All purchased chocolate has gone through a process called tempering, a controlled raising and lowering of temperature to stabilize chocolate’s characteristics and to give it a fine gleam, uniform color and a sharp snap when broken. Once chocolate has been melted at 116-118 degrees Fahrenheit, it loses its temper. Loss of tempering will not make a difference if the chocolate will be combined with another ingredient(s). Chocolates destined for use in dipping, molding, or coating on the other hand, will require re-tempering.
Chop about 3/4 of the chocolate to be tempered into small pieces and place in the top of double boiler.

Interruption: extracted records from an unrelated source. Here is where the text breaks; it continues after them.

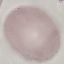

Summary:
  - Malaria status: uninfected
  - Image type: cell patch, automatically extracted from a larger field of view and resized to 64 × 64 pixels
  - Stain: Giemsa
  - Preparation: thin blood film
  - Capture: smartphone camera at the microscope eyepiece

Water in the double boiler should not be hot (not simmering or boiling). This is important because if steam or stray water droplets come into contact with the chocolate, the droplets may cause the chocolate to tighten into a stiff unworkable mass. Stir frequently with a rubber spatula to ensure even melting, until all of the chocolate has re-melted. Remove from heat. Add the remaining chunk to the melted chocolate (it acts like an ice cube). Continue to stir until the temperature of the melted chocolate tests cool to the touch (about 88 degrees). A good way to test the temperature is to dab a drop of chocolate to your bottom lip. It should feel slightly cooler than your body temperature. Not all of the chocolate chunk will necessarily melt and whatever is left should be removed when the proper temperature (~88 degrees) is reached.
When you are through dipping, place in the refrigerator so the chocolate will set. Before storing, allow your freshly dipped chocolates to cool for one hour. Your chocolates should be stored at room temperature in a container or area where there is airflow and a constant temperature (this will help eliminate a cloudy or whitish appearance on the chocolate).